Huggies, which have tailored individual Facebook pages for many countries across North and Latin America, use a community management approach by posting frequently social media content. Across Facebook, mums share their experiences about being a mum and caring for a baby. Thanks to this social media strategy, in US and Colombia there are 150,000 and 80,000 fans respectively.

According to WaveMetrix social media monitoring, Huggies’ strategy seems to be successful at engaging mums and building a sense of community. Unlike mums in the US who share parenting advice and discuss Huggies products by responding to community-focused content, Huggies in Colombia take a more proactive approach by using social media competitions. In these competitions, mums share “chaotically beautiful” anecdotes of their children to be able to win prizes. Since mums generally “love” the “fun” competitions, only a few discuss the Huggies brands and products.

In the US, Huggies engage mums with community related social media content:

US mums share the “best parenting advice they have received” such as “sleep when the baby sleeps”, “trust your instincts” and “breastfeed” in addition to experiences of what they did at the weekend with their children such as “went to the movies”, “did crafts” or “bought Huggies”. Mums also discuss about Huggies products by saying that Huggies and Huggies Little Movers “fit well”, do “not leak” and do “not leave a rash”. However, some say Huggies “leak” or “leave ink stains on clothes” so they have “switched to Pampers”.

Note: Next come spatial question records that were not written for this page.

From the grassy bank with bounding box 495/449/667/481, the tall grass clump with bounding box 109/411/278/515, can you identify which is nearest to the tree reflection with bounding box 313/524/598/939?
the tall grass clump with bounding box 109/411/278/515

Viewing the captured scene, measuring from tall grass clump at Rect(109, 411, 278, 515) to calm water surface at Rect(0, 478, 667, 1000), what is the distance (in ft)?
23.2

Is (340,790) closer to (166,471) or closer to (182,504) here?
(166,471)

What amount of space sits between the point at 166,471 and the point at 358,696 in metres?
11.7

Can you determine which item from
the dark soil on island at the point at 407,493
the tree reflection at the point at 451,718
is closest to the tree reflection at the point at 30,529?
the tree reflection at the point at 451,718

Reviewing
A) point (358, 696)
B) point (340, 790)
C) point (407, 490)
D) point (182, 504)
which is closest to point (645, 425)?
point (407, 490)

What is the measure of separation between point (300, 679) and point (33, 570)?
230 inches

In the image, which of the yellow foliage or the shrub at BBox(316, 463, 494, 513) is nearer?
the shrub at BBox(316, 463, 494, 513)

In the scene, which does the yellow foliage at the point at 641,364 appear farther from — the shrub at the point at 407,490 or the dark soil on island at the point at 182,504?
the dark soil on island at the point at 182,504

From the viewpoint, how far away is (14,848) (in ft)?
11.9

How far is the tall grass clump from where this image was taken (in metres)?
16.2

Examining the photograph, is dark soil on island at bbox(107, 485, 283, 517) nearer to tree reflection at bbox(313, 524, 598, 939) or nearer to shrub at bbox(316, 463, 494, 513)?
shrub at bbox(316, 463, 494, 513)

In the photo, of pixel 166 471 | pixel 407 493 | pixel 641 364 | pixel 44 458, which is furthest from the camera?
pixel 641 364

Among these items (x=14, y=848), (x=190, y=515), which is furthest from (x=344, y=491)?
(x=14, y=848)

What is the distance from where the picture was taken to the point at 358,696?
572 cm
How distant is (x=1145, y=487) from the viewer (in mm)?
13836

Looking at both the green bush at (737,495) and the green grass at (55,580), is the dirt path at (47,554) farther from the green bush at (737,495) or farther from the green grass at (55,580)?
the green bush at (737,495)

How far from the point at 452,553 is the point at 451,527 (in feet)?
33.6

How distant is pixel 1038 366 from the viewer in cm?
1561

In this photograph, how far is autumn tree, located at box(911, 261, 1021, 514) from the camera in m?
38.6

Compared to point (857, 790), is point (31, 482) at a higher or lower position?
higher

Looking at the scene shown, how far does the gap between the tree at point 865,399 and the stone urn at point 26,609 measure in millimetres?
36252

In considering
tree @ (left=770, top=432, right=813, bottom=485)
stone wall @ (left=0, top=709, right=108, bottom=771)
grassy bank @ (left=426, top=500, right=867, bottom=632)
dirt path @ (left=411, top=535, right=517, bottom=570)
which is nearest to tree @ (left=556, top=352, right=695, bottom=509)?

Moreover, mums respond to the “Every Little Bottom program” that aims to donate diapers to babies in need. Although some mums appreciate this helping behaviour, others say that Huggies are “overcharging customers” or “looking for a tax deduction” by exploiting this program.

The $250 Pottery Barn gift card competition is another attempt to attract mums’ attention in that some share how they would decorate their child’s room if they won the $250 gift card while others complain of problems about entering the competition, saying that $250 “isn’t much money” or complain of “bogus” competition rules.

In Colombia, Huggies engage mums through social media competitions:

In Colombia mums share their baby experiences in the competitions because they regard competitions as “great activities” and they “want to win”. There are many examples of these competitons. In the “fairy tale” competition, mums try to start a story featuring their baby and Huggies. In the “video sharing” competition mums upload videos of “beautifully chaotic moments”  and in the “funny anecdote” competition mums share a “beautifully chaotic” anecdote about their baby.

Furthermore, mums respond to the “Good morning” and “Have a great evening” messages with friendly chatter. This builds not only a sense of community but also anticipation for the competitions. However, buzz about the Huggies products and brand is at low levels due to the focus on the competitions overshadowing the comments about products.